### Tujuan Tugas A
Ketik ulang seluruh teks tentang analisis wacana tanpa mengubah satu karakter pun.

### Kutipan Teks
------------------------------------------------

ANALISIS WACANA


Pemateri: Arif Akbar, Ilmu Komunikasi 2008 UGM

                Dalam analisis harus memperhatikan validitas dan reabilitas. Jika ingin menguji  validitas, bisa menggunakan semacam voting sheet atau kerangka penelitian. Semakin kerangka penelitian tersebut bisa digunakan untuk penelitian yang lain lagi maka semakin valid. Sementara untuk menentukan reabilitas, penelitian ini bisa diuji waktu atau tidak? Bisa disebut pula reabilitas konstruk atau kesepakan oleh peneliti yang berangkat dari teori untuk membongkar atau melihat teks itu semakin reliabel atau tidak. Turunan analisis kritis ini ada analisis wacana, analisis freming, dan etnografi. Etnografi bisa berangkat dari positifis dan konstruktifis.
                Sebelum melakukan analasis kita harus menentukan paradigma yang dibangun hingga nantinya akan berpengaruh pada jenis penelitian, karakteristik setiap penelitian maupun teori dan operasionalnya.

------------------------------------------------

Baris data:

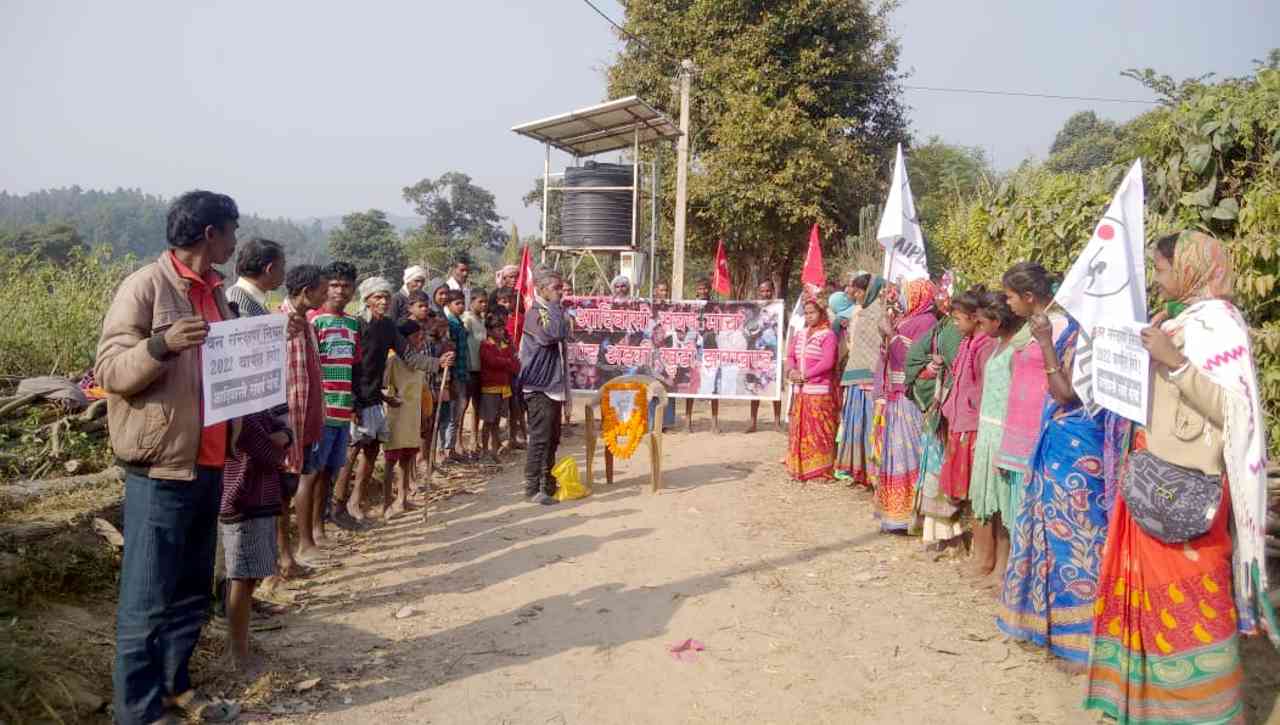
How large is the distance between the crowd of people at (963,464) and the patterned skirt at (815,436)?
5.09 ft

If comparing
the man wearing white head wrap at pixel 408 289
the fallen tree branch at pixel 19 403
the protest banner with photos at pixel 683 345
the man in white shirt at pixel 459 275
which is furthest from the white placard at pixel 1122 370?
the man in white shirt at pixel 459 275

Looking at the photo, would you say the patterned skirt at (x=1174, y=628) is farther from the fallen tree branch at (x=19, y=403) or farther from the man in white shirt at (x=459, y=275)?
the man in white shirt at (x=459, y=275)

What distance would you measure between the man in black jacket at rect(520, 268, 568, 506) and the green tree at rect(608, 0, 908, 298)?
12.6 meters

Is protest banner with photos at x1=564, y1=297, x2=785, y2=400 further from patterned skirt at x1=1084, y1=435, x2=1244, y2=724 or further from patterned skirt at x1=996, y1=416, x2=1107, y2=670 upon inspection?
patterned skirt at x1=1084, y1=435, x2=1244, y2=724

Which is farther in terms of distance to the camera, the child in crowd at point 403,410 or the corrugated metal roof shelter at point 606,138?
the corrugated metal roof shelter at point 606,138

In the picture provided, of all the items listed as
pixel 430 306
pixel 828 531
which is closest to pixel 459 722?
pixel 828 531

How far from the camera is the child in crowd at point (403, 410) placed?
7.21 meters

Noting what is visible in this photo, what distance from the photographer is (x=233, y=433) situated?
359 cm

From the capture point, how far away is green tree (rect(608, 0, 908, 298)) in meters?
19.4

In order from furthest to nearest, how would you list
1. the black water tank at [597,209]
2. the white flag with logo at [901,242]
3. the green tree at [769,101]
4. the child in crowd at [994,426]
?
the green tree at [769,101] → the black water tank at [597,209] → the white flag with logo at [901,242] → the child in crowd at [994,426]

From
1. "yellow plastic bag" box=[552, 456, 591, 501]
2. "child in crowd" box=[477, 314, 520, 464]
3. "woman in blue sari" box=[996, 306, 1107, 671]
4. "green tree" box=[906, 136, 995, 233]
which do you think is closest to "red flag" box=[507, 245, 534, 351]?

------------------------------------------------

### Tujuan Tugas B
Tampilkan setiap baris data yang memuat kata "rect". Perbedaan huruf besar dan kecil diperhitungkan.

### Jawaban Akhir A
ANALISIS WACANA


Pemateri: Arif Akbar, Ilmu Komunikasi 2008 UGM

                Dalam analisis harus memperhatikan validitas dan reabilitas. Jika ingin menguji  validitas, bisa menggunakan semacam voting sheet atau kerangka penelitian. Semakin kerangka penelitian tersebut bisa digunakan untuk penelitian yang lain lagi maka semakin valid. Sementara untuk menentukan reabilitas, penelitian ini bisa diuji waktu atau tidak? Bisa disebut pula reabilitas konstruk atau kesepakan oleh peneliti yang berangkat dari teori untuk membongkar atau melihat teks itu semakin reliabel atau tidak. Turunan analisis kritis ini ada analisis wacana, analisis freming, dan etnografi. Etnografi bisa berangkat dari positifis dan konstruktifis.
                Sebelum melakukan analasis kita harus menentukan paradigma yang dibangun hingga nantinya akan berpengaruh pada jenis penelitian, karakteristik setiap penelitian maupun teori dan operasionalnya.

### Jawaban Akhir B
What distance would you measure between the man in black jacket at rect(520, 268, 568, 506) and the green tree at rect(608, 0, 908, 298)?
From the capture point, how far away is green tree (rect(608, 0, 908, 298)) in meters?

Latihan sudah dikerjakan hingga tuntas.